Video gaming is one of the industries that many analysts suggest will continue to thrive, with many calling the industry “recession proof.” What are Americans spending their money on? 4.63 million copies of Activision’s Call of Duty: World at War were sold in 2008, the fifth-best selling game of the year, and the success of this game suggests that Americans aren’t quite ready to abandon the mythos that Andrew Bacevich explores in The Limits of Power: The End of American Exceptionalism. Bacevich identifies four convictions have led us to what has been our problematic foreign policy:
- History has an identifiable and indisputable purpose
- The United States has always embodied and continues to embody freedom
- Providence summons American to ensure freedom’s ultimate triumph
- For the American way of life to endure, freedom must prevail everywhere.
Bacevich argues that these convictions, which are not exclusively Republican or Democratic, have been a part of the American mythos for quite some time. Bacevich argues that the American people are ultimately responsible for reigning in imperial presidencies, changing national security priorities and American military strategy, ending dependence, combating climate change, and creating a post-fossil fuel economy. However, “As long as American remain in denial—insisting that the power of the United States is without limits, they will remain unlikely to do any of these things. Instead, abetted by their political leaders, they ill continue to fancy that some version of global war offers an antidote to Islamic radicalism.”
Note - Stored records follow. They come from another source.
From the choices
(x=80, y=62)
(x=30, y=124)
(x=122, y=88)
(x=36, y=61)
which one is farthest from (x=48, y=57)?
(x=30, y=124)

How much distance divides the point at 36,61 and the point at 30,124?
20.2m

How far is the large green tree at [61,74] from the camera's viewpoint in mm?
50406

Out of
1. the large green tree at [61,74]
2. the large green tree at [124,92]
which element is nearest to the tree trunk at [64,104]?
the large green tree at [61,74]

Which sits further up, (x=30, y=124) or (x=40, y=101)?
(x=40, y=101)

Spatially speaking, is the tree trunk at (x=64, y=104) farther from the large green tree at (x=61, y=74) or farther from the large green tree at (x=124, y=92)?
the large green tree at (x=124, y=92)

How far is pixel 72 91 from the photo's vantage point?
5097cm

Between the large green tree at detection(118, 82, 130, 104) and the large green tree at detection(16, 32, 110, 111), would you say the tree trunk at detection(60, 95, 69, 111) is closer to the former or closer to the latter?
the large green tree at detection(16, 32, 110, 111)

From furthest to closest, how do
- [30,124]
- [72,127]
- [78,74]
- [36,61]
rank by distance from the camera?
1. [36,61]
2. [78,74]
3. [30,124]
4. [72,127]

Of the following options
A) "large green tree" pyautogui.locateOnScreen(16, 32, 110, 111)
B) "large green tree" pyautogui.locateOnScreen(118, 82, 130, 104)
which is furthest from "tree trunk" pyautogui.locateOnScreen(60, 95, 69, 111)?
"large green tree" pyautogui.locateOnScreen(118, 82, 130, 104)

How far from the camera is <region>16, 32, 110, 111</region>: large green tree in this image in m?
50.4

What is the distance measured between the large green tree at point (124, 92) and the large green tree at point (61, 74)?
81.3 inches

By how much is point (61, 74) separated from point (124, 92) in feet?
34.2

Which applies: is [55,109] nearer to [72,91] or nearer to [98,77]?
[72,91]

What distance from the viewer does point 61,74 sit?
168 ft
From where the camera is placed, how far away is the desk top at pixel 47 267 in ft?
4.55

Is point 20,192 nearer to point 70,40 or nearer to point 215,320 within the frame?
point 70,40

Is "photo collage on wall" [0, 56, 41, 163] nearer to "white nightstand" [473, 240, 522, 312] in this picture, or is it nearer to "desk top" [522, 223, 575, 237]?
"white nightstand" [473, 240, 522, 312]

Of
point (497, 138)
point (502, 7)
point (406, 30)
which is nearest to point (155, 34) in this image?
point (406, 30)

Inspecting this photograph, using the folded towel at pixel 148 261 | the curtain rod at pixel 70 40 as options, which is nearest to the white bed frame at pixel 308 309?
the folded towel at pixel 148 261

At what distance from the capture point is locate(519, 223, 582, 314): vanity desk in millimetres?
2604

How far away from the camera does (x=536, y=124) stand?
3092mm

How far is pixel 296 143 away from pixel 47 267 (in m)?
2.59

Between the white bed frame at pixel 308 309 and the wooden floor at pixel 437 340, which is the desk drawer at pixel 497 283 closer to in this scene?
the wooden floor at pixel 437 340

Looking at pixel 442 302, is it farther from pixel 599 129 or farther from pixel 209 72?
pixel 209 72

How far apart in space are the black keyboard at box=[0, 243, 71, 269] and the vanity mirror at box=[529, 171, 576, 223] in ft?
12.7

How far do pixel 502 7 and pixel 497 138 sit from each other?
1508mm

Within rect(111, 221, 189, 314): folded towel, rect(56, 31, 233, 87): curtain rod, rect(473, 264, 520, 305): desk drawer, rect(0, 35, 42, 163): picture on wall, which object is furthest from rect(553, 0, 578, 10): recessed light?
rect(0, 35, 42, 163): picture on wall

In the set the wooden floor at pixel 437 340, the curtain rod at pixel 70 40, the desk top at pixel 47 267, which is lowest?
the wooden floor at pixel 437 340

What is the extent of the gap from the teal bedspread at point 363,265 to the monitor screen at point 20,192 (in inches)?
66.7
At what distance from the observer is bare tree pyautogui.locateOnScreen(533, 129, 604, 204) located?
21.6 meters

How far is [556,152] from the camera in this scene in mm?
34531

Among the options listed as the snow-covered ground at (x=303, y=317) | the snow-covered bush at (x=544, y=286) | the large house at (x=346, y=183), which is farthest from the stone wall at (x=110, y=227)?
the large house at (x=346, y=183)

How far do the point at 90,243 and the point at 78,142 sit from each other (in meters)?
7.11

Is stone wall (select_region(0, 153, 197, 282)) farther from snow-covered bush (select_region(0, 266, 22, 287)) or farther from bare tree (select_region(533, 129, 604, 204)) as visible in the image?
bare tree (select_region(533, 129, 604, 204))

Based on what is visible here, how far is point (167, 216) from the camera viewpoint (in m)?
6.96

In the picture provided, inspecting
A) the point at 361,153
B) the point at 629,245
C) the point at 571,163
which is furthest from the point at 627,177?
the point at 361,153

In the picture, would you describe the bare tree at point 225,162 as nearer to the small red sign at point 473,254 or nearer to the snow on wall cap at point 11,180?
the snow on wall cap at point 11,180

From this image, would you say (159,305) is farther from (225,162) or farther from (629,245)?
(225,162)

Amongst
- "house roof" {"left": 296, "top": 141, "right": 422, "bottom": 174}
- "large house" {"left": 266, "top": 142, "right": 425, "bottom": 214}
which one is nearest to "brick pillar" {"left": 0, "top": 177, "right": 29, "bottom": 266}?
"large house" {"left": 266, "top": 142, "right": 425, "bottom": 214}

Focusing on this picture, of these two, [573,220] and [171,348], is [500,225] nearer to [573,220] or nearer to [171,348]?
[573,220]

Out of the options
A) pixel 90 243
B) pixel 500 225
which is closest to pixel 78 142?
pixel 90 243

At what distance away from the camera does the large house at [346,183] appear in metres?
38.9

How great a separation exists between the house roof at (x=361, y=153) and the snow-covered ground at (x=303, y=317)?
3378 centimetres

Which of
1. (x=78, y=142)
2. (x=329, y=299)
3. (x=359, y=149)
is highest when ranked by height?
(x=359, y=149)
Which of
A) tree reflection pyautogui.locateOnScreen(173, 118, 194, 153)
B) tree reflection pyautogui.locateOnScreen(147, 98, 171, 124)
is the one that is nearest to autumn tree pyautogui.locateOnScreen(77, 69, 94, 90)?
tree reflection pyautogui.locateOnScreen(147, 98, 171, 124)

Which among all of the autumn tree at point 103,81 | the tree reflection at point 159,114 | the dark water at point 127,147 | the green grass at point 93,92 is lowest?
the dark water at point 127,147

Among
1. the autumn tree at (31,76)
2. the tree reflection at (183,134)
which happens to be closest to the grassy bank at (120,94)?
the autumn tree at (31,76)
Call of Duty: World at War’s success indicates that Americans are literally invested in these ideas as it essentially co-opts those convictions and puts them into a violent, first-person format. While the game’s first-person format ensures that the player must follow objectives, the choice of World War II as the game’s setting suggests both that history has a purpose and that the purpose is to ensure American freedom both at home and abroad. While the game is very graphic and speaks to the uncertain nature of war, the very violence and uncertainty is romanticized and sensationalized in the name of freedom. At one point in the game, the objective is literally to kill captured German soldiers, a gross celebration of human rights abuses. However, this act is conducted while playing as a Russian soldier, thus ensuring that the US would never conduct such an atrocity during wartime. The game systematically moves through both fronts, as the final American battle is the assault on Shuri Castle and the final eastern battle is the assault on the Reichstag. The lesser-known assault on Shuri Castle, while of course ensuring freedom at home and abroad, carries the additional emotional weight of fighting on behalf of a deceased commander, as Sergeant Roebuck is killed right at the start of the final battle (note: this may change depending on character actions) who is voiced by none other than Kiefer Sutherland (no cultural explanation needed there). The one exception is the Soviet capture of the Reichstag, which ends with the character placing the Soviet flag on top of the building, ensuring the fall of Nazi Germany.
Many game critics have voiced their displeasure over the repeated use of World War II as the setting of most war games, suggesting that its use is the result of a lack of imagination. I say the repeated use is the way that World War II helps fit the American mythos surrounding war, and this mythos is one that we, myself included (I did buy the game), are all too ready to embrace.